_Task to carry out_:
Count the lines below that contain the string "fern", matching case exactly, and reply with the number alone.

_Records_:
============

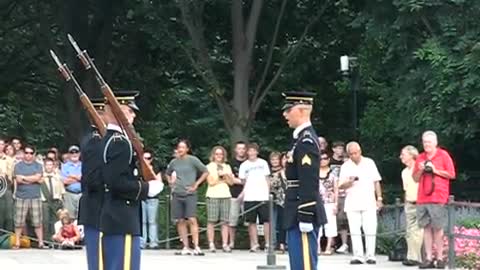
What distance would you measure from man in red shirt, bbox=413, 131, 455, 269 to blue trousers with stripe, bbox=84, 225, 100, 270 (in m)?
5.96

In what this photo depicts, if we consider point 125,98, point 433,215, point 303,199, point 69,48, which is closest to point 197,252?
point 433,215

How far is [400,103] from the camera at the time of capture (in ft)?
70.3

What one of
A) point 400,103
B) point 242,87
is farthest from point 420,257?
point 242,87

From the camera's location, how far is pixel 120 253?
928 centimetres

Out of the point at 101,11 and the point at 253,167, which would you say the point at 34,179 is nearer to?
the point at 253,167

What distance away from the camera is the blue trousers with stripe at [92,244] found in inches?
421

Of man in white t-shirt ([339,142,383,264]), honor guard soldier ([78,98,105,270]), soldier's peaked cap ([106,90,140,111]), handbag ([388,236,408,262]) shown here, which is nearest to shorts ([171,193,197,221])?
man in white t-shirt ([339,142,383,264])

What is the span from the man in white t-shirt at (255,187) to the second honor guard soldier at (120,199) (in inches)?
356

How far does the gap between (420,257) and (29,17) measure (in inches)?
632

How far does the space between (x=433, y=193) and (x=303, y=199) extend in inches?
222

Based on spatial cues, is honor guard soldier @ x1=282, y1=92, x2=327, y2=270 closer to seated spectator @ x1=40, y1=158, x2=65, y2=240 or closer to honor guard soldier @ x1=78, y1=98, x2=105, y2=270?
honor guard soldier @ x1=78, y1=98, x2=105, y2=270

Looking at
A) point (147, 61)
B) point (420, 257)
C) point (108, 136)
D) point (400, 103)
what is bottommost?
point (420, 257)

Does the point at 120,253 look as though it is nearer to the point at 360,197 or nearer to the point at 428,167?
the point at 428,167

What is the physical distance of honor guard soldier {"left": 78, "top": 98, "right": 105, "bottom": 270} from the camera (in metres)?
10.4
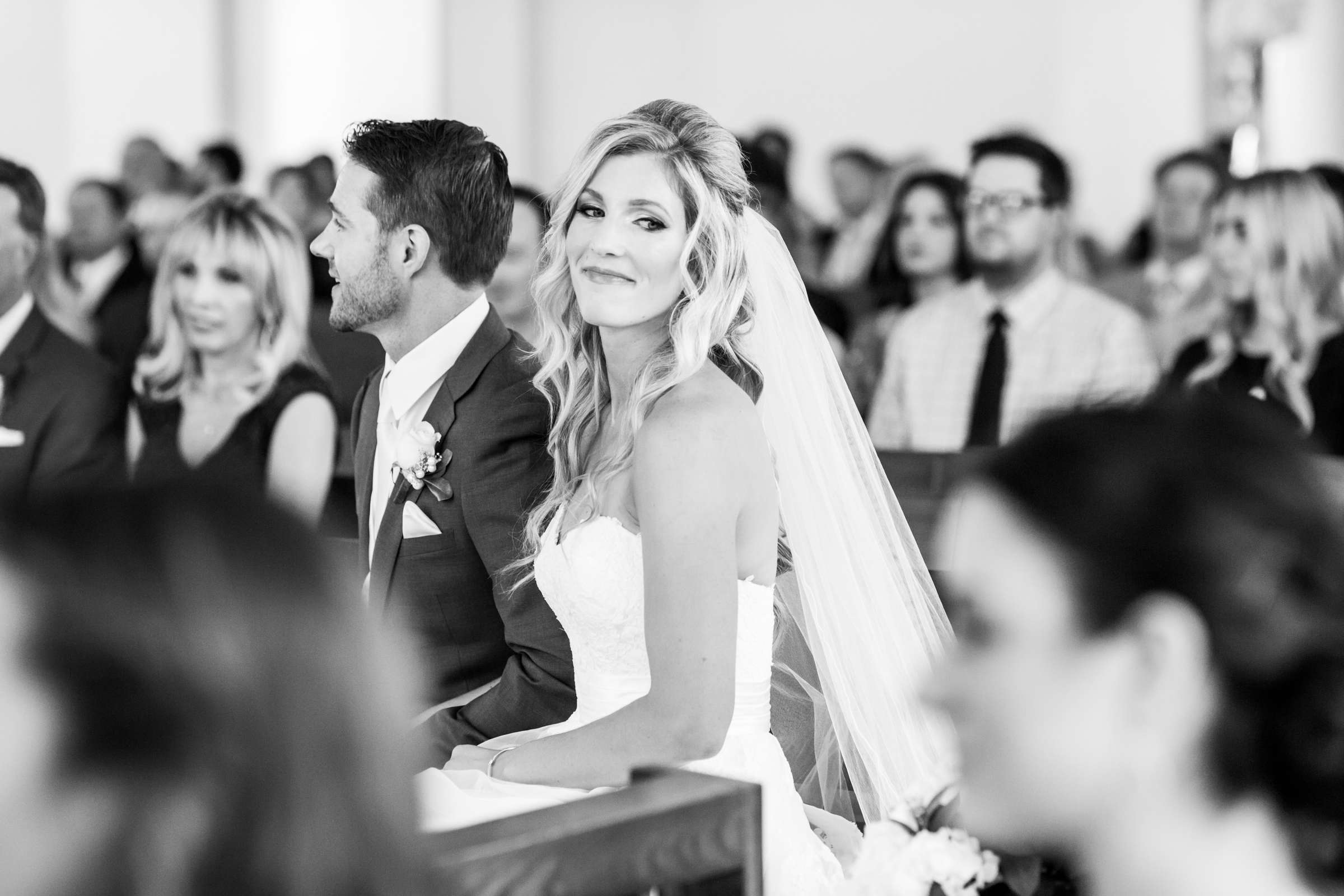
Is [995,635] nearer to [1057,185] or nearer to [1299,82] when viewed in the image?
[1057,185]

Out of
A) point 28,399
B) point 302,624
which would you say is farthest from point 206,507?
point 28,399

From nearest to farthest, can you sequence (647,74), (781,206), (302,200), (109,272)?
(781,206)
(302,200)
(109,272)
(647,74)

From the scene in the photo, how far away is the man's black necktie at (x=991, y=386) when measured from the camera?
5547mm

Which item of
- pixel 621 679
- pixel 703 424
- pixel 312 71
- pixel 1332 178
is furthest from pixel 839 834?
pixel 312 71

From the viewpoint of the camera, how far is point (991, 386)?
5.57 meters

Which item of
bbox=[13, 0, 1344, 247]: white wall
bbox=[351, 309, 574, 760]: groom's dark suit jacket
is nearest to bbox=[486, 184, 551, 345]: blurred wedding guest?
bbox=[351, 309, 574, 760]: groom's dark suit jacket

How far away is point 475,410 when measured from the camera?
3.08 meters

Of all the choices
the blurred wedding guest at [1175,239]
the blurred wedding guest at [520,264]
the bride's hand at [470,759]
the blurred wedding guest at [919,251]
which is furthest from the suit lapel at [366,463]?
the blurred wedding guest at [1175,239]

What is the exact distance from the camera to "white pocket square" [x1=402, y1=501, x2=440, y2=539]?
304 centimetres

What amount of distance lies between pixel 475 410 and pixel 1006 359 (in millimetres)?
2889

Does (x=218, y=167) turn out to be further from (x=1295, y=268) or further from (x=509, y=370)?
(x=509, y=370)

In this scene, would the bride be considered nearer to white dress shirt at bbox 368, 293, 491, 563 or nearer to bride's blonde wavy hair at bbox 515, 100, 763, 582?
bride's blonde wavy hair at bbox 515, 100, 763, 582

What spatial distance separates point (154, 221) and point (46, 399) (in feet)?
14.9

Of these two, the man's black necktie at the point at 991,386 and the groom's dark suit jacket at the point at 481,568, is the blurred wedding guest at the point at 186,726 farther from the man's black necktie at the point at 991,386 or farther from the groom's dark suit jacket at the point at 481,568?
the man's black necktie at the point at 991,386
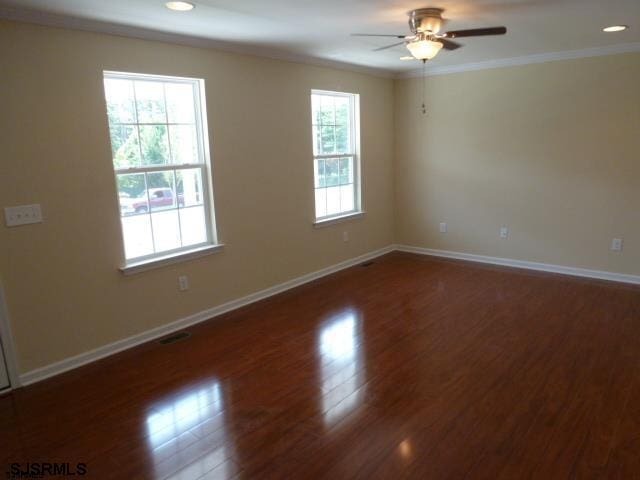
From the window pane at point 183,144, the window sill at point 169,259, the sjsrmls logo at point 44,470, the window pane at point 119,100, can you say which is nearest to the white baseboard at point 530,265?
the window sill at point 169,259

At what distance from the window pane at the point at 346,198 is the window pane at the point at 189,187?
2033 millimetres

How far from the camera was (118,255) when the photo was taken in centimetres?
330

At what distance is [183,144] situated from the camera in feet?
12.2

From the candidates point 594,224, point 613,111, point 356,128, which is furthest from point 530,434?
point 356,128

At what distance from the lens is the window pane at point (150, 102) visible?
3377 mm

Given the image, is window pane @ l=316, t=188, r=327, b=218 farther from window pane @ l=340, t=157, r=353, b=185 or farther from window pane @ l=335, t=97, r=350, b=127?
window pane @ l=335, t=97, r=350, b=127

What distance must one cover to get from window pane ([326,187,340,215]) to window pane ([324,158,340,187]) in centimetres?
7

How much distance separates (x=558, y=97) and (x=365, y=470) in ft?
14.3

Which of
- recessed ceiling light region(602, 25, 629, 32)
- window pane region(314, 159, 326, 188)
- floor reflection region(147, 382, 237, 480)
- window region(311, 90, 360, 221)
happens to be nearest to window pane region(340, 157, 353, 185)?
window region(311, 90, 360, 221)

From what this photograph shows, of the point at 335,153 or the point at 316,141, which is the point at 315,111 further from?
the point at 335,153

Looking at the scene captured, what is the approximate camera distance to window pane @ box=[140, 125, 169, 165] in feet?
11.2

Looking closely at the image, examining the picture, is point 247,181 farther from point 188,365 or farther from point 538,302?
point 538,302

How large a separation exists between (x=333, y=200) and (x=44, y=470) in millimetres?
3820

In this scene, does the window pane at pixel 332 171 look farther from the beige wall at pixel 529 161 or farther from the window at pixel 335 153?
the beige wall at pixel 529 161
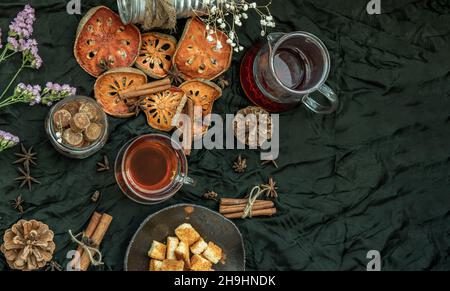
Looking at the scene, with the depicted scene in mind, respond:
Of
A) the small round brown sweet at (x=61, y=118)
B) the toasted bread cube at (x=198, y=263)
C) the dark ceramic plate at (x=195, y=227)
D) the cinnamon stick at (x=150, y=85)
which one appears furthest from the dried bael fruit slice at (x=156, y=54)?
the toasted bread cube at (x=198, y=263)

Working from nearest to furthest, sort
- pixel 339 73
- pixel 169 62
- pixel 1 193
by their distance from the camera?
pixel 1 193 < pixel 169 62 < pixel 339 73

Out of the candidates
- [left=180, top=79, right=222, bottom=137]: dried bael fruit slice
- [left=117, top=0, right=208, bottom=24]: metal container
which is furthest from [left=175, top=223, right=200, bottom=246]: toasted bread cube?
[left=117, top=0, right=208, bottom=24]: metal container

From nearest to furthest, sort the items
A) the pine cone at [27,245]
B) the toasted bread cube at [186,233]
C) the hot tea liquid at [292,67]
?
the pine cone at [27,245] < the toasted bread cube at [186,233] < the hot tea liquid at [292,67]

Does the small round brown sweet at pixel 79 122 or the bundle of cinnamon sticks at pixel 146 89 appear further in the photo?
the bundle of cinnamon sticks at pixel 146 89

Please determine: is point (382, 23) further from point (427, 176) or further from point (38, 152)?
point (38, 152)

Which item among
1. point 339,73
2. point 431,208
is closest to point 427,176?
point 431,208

============

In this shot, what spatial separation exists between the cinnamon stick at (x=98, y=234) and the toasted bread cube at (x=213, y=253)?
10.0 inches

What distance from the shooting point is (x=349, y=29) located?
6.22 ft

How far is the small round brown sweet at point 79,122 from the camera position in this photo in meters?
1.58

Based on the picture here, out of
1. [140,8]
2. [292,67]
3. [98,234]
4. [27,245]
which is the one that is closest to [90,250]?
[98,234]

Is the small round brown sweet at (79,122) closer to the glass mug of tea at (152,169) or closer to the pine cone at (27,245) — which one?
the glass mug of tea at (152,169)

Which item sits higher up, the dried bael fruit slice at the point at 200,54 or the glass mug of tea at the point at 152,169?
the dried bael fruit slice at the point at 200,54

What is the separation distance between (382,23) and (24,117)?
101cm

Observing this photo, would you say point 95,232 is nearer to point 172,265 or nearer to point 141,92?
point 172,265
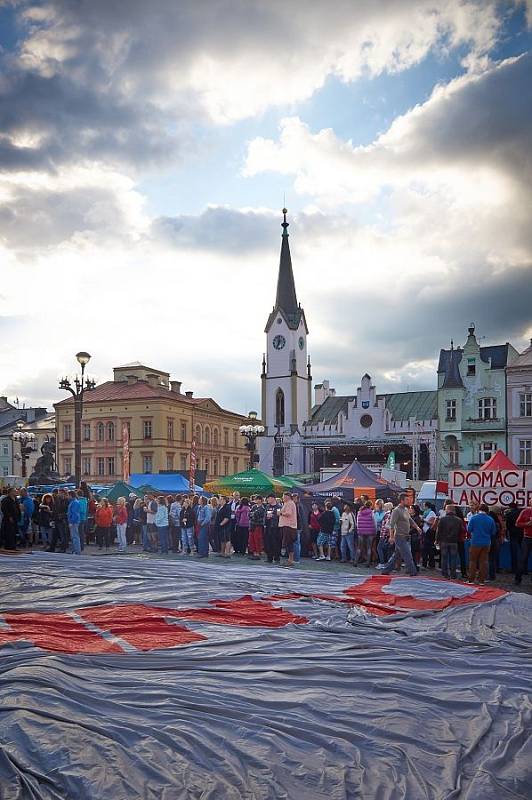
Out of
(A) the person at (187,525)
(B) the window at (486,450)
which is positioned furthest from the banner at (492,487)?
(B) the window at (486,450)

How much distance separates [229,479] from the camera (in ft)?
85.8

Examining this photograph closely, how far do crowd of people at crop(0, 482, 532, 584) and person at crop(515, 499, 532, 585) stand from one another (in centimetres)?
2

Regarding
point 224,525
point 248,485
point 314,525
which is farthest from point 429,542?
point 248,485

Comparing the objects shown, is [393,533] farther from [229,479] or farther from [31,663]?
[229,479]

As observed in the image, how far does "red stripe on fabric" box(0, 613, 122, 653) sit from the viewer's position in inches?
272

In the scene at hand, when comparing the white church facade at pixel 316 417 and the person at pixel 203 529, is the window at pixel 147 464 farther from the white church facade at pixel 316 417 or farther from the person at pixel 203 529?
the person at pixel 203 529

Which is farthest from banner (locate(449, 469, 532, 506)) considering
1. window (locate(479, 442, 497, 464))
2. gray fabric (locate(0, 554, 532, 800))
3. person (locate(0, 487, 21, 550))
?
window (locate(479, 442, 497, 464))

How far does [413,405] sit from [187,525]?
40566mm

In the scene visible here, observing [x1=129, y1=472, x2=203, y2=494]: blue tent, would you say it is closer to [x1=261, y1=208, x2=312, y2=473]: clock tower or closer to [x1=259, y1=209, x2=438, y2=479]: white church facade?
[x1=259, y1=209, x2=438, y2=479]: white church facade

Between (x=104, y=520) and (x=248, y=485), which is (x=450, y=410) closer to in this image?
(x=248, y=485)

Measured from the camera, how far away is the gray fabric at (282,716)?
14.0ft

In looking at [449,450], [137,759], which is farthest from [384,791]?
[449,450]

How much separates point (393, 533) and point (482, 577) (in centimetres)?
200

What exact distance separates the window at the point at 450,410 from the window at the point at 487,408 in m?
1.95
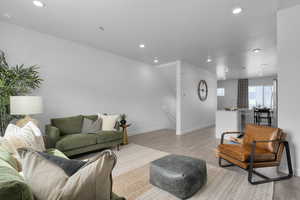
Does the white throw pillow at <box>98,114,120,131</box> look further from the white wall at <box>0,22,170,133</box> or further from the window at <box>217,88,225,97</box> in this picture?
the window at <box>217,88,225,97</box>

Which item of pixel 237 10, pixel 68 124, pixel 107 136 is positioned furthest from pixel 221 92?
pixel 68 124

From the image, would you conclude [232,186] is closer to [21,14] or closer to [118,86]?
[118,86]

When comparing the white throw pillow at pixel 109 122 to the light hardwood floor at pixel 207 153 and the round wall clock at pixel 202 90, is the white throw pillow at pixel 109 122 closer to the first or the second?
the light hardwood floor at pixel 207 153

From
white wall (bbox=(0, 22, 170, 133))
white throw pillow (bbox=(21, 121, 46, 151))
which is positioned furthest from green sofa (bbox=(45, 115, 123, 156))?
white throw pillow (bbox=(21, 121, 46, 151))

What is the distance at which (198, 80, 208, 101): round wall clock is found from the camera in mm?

============

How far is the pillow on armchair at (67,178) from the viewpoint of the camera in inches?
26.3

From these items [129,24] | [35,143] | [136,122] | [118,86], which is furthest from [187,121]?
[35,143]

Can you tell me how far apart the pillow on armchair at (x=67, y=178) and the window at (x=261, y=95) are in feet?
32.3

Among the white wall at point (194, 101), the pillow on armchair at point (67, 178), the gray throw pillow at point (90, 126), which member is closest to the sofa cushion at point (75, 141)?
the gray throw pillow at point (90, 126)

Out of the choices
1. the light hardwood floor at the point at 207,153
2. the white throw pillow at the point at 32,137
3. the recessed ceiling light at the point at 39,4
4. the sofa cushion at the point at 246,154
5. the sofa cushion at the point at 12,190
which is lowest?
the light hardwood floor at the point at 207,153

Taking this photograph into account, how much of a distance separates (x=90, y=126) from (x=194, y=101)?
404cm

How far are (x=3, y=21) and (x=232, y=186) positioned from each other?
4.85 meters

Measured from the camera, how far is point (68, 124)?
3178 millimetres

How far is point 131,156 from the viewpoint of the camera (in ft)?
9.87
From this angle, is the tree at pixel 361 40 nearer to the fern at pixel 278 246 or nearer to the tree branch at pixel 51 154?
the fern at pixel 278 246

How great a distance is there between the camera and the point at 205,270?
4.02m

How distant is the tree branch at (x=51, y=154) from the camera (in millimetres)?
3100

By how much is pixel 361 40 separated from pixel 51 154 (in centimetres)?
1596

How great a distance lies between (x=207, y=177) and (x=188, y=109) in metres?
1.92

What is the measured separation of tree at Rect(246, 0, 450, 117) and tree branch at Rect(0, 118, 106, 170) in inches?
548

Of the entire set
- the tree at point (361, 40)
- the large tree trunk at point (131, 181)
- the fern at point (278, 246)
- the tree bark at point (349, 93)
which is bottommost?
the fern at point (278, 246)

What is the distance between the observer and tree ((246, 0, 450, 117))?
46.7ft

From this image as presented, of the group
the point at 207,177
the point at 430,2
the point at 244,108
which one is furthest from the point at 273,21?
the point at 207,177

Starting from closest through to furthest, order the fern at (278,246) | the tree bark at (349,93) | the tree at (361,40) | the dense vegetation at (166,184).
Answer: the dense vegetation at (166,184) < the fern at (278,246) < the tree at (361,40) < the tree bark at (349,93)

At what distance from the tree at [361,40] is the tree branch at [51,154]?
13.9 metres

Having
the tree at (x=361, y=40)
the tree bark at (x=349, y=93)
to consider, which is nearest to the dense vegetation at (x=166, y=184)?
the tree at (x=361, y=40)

============

_Task result_:
6